L’unité affichée par la «troïka» autour de la candidature de Chedly Ayari pour le poste de gouverneur de la Banque centrale ne saurait escamoter la faiblesse de cette candidature controversée. Et la poursuite des errements de la «troïka»…
Par Imed Bahri
L’Assemblée nationale constituante (Anc) se réunira en séance plénière, aujourd’hui, à partir de 13 heures, pour examiner la décision de nomination de Chedly Ayari au poste de gouverneur de la Bct, à la suite de la révocation injuste de Mustapha Kamel Nabli.
Un ex-Rcdiste à la rescousse
Le président de la Constituante Mustapha Ben Jaâfar avait levé, jeudi, la séance plénière consacrée à la même question dans un climat tendu et décidé, après concertations avec les présidents des groupes parlementaires, son report à aujourd’hui après-midi.
La candidature de Chedly Ayari ne fait pas l’unanimité, et c’est le moins que l’on puisse dire.
Cet ancien ministre de l’Economie de Habib Bourguiba présente beaucoup de défauts aux yeux de ses détracteurs. Il est âgé de 79 ans et s’est éloigné du monde des finances depuis, au moins, une vingtaine d’année.

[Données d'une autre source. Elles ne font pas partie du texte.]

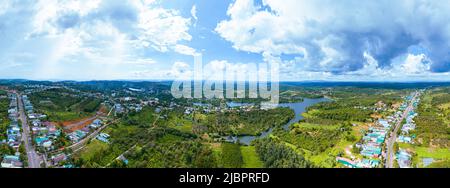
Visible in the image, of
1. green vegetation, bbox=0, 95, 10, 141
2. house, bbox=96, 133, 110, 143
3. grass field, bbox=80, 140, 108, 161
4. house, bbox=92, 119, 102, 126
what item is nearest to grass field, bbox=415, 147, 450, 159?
grass field, bbox=80, 140, 108, 161

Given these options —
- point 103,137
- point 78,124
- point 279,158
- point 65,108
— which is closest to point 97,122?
point 78,124

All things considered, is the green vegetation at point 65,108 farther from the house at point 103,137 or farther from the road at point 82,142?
the house at point 103,137

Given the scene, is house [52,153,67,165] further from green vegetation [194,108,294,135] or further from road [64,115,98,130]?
green vegetation [194,108,294,135]

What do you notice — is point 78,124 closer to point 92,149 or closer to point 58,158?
point 92,149

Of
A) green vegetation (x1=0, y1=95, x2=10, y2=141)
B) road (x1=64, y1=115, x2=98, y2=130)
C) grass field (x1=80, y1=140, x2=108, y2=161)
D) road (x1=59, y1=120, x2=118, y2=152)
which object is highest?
green vegetation (x1=0, y1=95, x2=10, y2=141)

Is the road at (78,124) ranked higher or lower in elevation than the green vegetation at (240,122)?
higher

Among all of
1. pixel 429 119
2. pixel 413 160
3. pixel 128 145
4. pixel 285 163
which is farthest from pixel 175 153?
pixel 429 119

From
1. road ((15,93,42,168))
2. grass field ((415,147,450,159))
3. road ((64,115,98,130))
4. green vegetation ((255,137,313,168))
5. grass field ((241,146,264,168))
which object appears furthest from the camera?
road ((64,115,98,130))

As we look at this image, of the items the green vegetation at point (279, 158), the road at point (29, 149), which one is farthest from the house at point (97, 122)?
the green vegetation at point (279, 158)

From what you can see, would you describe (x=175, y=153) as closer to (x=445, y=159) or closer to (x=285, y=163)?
(x=285, y=163)
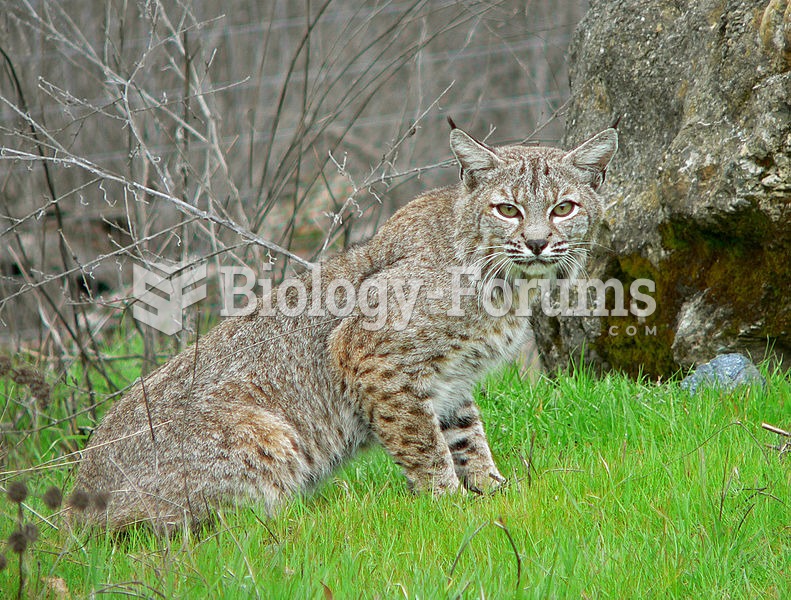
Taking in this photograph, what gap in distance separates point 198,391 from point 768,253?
2.97 metres

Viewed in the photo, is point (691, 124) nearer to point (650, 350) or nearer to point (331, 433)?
point (650, 350)

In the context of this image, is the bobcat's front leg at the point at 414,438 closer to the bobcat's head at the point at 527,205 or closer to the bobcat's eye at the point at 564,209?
the bobcat's head at the point at 527,205

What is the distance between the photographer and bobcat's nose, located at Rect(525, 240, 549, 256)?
4809 millimetres

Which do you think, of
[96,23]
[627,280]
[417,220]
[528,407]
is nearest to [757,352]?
[627,280]

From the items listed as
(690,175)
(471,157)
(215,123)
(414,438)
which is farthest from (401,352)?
(215,123)

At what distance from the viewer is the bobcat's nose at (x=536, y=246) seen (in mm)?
4809

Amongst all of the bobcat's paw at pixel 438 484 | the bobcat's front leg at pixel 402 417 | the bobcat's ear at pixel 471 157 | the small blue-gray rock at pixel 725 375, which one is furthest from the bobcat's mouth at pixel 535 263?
the bobcat's paw at pixel 438 484

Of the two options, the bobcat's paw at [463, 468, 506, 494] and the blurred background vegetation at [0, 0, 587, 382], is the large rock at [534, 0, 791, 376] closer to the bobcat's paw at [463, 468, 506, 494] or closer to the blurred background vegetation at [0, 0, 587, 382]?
the blurred background vegetation at [0, 0, 587, 382]

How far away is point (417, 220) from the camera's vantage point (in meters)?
5.27

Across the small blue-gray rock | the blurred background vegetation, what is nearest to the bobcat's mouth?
the small blue-gray rock

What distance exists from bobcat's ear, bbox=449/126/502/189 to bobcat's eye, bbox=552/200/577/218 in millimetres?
377

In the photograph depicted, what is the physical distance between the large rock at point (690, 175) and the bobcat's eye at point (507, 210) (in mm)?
1068

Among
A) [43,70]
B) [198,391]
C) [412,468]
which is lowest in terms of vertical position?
[412,468]

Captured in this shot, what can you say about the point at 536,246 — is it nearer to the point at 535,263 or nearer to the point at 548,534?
the point at 535,263
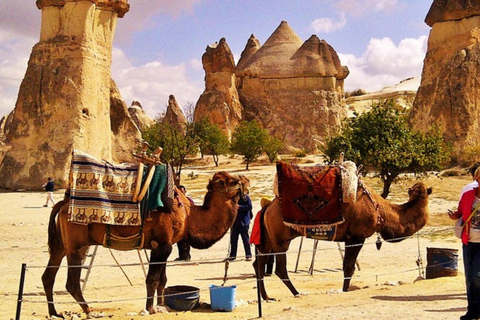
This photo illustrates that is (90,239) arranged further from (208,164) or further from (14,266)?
(208,164)

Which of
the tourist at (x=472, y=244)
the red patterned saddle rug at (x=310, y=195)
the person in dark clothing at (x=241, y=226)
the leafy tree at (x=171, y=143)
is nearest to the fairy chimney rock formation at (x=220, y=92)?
the leafy tree at (x=171, y=143)

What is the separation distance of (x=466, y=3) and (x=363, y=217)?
3092 cm

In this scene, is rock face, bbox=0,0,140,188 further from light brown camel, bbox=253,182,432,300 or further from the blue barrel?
the blue barrel

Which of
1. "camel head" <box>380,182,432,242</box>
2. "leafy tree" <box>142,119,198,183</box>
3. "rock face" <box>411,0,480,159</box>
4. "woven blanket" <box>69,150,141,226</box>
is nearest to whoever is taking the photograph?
"woven blanket" <box>69,150,141,226</box>

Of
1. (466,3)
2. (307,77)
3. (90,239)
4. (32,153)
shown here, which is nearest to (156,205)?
(90,239)

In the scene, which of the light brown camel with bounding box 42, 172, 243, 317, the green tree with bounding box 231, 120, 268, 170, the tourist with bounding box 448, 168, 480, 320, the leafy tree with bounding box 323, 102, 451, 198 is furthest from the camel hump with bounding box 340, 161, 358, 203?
the green tree with bounding box 231, 120, 268, 170

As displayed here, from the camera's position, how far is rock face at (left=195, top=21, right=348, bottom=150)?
180ft

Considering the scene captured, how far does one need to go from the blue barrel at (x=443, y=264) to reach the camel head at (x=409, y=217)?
52cm

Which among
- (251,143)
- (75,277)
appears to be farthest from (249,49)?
(75,277)

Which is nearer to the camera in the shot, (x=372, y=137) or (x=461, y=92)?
(x=372, y=137)

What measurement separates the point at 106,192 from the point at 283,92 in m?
48.4

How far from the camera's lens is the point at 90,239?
7.89 meters

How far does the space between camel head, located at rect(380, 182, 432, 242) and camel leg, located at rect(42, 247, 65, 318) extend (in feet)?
15.0

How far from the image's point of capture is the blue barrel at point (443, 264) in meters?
9.37
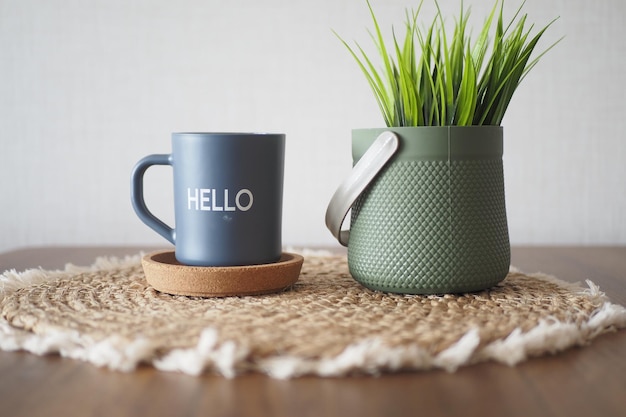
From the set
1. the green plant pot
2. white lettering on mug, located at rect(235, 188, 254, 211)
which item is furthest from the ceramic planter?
white lettering on mug, located at rect(235, 188, 254, 211)

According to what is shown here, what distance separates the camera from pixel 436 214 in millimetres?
522

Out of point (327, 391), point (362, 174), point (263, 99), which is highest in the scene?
point (263, 99)

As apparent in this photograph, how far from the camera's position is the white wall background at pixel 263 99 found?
1.09 metres

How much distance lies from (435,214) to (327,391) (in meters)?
0.22

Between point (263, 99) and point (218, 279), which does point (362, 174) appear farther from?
point (263, 99)

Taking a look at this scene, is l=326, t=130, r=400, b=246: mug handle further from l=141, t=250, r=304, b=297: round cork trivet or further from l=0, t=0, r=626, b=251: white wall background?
l=0, t=0, r=626, b=251: white wall background

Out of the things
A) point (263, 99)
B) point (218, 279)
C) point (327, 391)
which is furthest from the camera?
point (263, 99)

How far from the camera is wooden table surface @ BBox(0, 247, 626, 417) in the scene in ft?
1.05

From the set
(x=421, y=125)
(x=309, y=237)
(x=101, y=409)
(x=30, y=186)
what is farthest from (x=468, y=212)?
(x=30, y=186)

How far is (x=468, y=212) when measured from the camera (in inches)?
20.7

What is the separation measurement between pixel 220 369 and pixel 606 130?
93 centimetres

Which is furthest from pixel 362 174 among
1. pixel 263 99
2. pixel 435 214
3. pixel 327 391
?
pixel 263 99

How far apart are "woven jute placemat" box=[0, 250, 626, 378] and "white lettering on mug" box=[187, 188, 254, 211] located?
72 mm

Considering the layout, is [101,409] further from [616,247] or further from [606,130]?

Pis encore: il était membre du Rcd, ex-parti au pouvoir dissous, et a participé, par la plume, à la propagande de l’ancien régime de Ben Ali. Certains évoquent même les accusations dont il avait fait l’objet, dans une vie antérieure, lorsqu’il a dirigé, dans les années 1980, une banque africaine.
Pourquoi donc la «troïka», la coalition gouvernementale au pouvoir, et surtout le parti islamiste Ennahdha, qui crie haut et fort sa volonté de rompre avec les figures de l’ancien régime, s’entêtent-ils à soutenir la candidature d’un homme si controversé?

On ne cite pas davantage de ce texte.